> **DIRECTIONS**
Below are records to repeat exactly; copy them without the pictures.

** Opening DATA TO USE block **

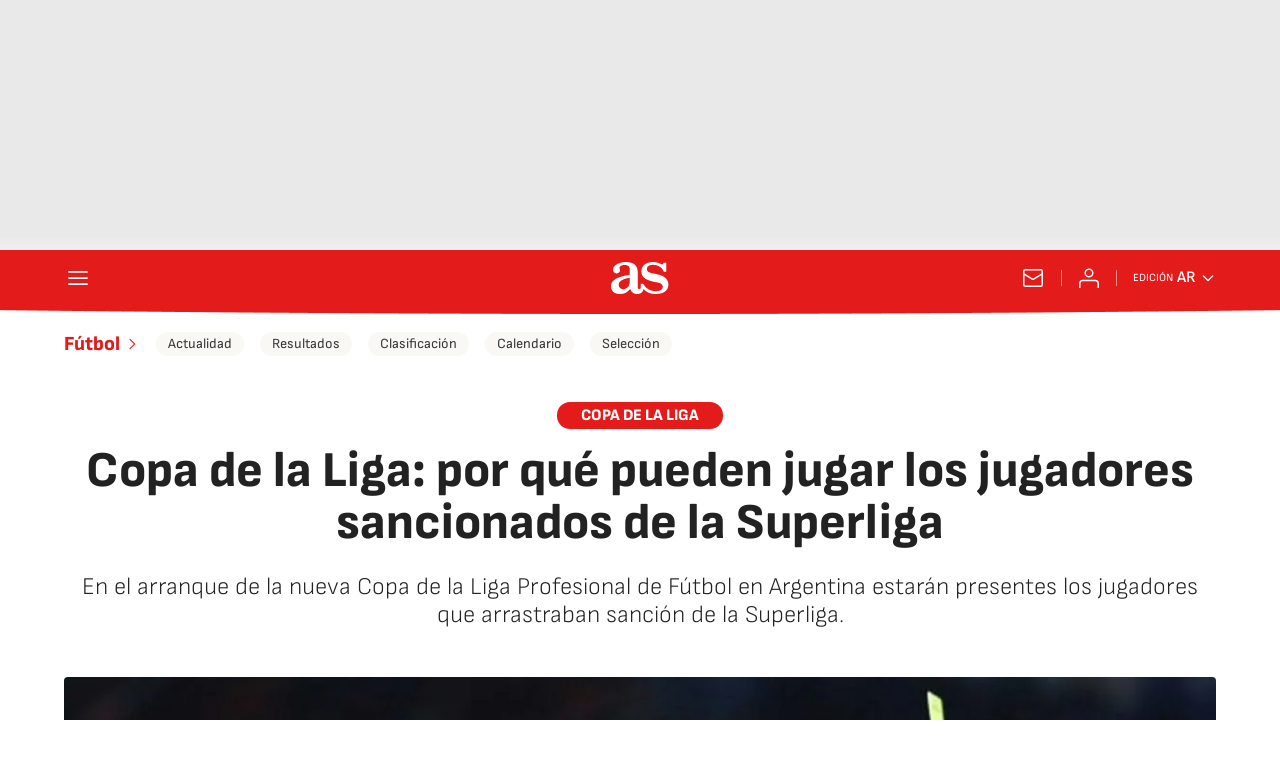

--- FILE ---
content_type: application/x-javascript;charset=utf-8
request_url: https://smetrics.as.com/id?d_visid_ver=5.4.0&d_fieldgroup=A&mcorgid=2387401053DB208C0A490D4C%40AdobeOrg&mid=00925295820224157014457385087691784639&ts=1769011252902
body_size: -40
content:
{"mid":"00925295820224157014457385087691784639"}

** Closing DATA TO USE block **

> **EXERCISE ANSWER**
--- FILE ---
content_type: application/x-javascript;charset=utf-8
request_url: https://smetrics.as.com/id?d_visid_ver=5.4.0&d_fieldgroup=A&mcorgid=2387401053DB208C0A490D4C%40AdobeOrg&mid=00925295820224157014457385087691784639&ts=1769011252902
body_size: -40
content:
{"mid":"00925295820224157014457385087691784639"}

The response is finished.